CCIV is a blank-check company that will be taking luxury electric vehicle company Lucid Motors public through a reverse merger deal. The business combination is expected to be completed in the third quarter of 2021. CCIV stock has been hit hard by a sell-off in EV stocks. At its current price of $19.99, CCIV stock is down 69 percent from its peak.
Key Lucid Motors updates from May 26 event
Lucid Motors, whose superior luxury EVs are setting new standards for sustainable mobility, unveiled the Lucid Air’s user experience. The Lucid Air's interior has two primary touchscreen displays—a 34-inch 5K-resolution curved display across the dash (Glass Cockpit) and the centrally located lower console display (Pilot Panel). The sedan car has a futuristic appearance from a design standpoint.
Voice commands can be used to adjust several of the vehicle’s settings and controls. The vehicle is equipped with Spotify, Apple CarPlay, and iHeartRadio as standard features. Over-the-air (OTA) software updates through integrated mobile and WiFi connectivity will ensure that users receive the most up-to-date experience possible.
CCIV stock is setting stage for a big rally.
I think that CCIV stock is poised to rebound and climb higher. Unlike various other EV companies, Lucid is witnessing strong demand for its luxury cars. The company said that the Air reservations have now reached 9,000. The number was 7,500 when the merger deal was announced in February 2021. The current reservation numbers suggest a sales potential of over $800 million.
Lucid is on track to start customer deliveries in the second half of 2021. The company plans to deliver less than 1,000 vehicles in 2021 and 20,000 in 2022. Lucid is targeting 135,000 vehicle deliveries in 2025.
Lucid Motors is a good long-term investment.
At CCIV’s current stock price, Lucid is valued at around $31.8 billion. In the investor presentation, Lucid said that it expects to post revenues of $97 billion in 2021, which would mean a 2021 price-to-sales multiple of 327.8x. Since Lucid is a high-growth EV stock, the company’s 2025 price-to-sales multiple of 2.3x looks much more attractive.

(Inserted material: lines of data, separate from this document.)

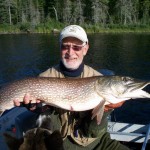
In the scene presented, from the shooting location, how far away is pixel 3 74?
18.0m

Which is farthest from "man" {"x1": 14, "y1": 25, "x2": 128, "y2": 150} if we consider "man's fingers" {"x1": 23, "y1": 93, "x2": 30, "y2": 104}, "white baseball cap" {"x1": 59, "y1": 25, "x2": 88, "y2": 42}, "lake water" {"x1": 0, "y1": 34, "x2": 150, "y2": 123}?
"lake water" {"x1": 0, "y1": 34, "x2": 150, "y2": 123}

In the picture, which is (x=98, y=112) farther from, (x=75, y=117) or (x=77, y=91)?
(x=75, y=117)

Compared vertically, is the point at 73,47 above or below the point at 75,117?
above

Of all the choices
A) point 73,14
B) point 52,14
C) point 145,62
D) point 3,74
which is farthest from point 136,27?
point 3,74

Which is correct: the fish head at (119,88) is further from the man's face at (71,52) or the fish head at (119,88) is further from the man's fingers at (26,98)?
the man's fingers at (26,98)

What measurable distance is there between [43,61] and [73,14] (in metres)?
40.2

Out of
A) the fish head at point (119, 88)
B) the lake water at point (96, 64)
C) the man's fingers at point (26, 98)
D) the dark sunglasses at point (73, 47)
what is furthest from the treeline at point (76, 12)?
the man's fingers at point (26, 98)

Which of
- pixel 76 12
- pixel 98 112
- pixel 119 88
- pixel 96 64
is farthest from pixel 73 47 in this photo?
pixel 76 12

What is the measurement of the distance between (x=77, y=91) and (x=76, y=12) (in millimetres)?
58886

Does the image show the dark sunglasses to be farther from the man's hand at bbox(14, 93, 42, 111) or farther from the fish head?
the man's hand at bbox(14, 93, 42, 111)

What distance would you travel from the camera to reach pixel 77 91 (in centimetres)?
386

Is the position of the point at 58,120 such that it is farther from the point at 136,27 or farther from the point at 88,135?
the point at 136,27

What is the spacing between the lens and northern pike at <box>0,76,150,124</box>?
146 inches

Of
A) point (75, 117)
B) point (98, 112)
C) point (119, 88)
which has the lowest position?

CCIV stock versus warrants
The CCIV SPAC warrant is trading on the NYSE under the ticker symbol “CCIV.WS.” On May 27, CCIV.WS was trading at $8.05, while CCIV stock was trading at $19.77. The exercise price of the CCIV warrant, like other SPAC warrants, is $11.50. This suggests an arbitrage opportunity of $0.22 if the warrant is exercised.
CCIV stock will go up
CCIV stock has the potential to go up due to Lucid’s robust growth outlook. Like Tesla, Lucid can be a million-maker stock if the company is able to deliver on its promises.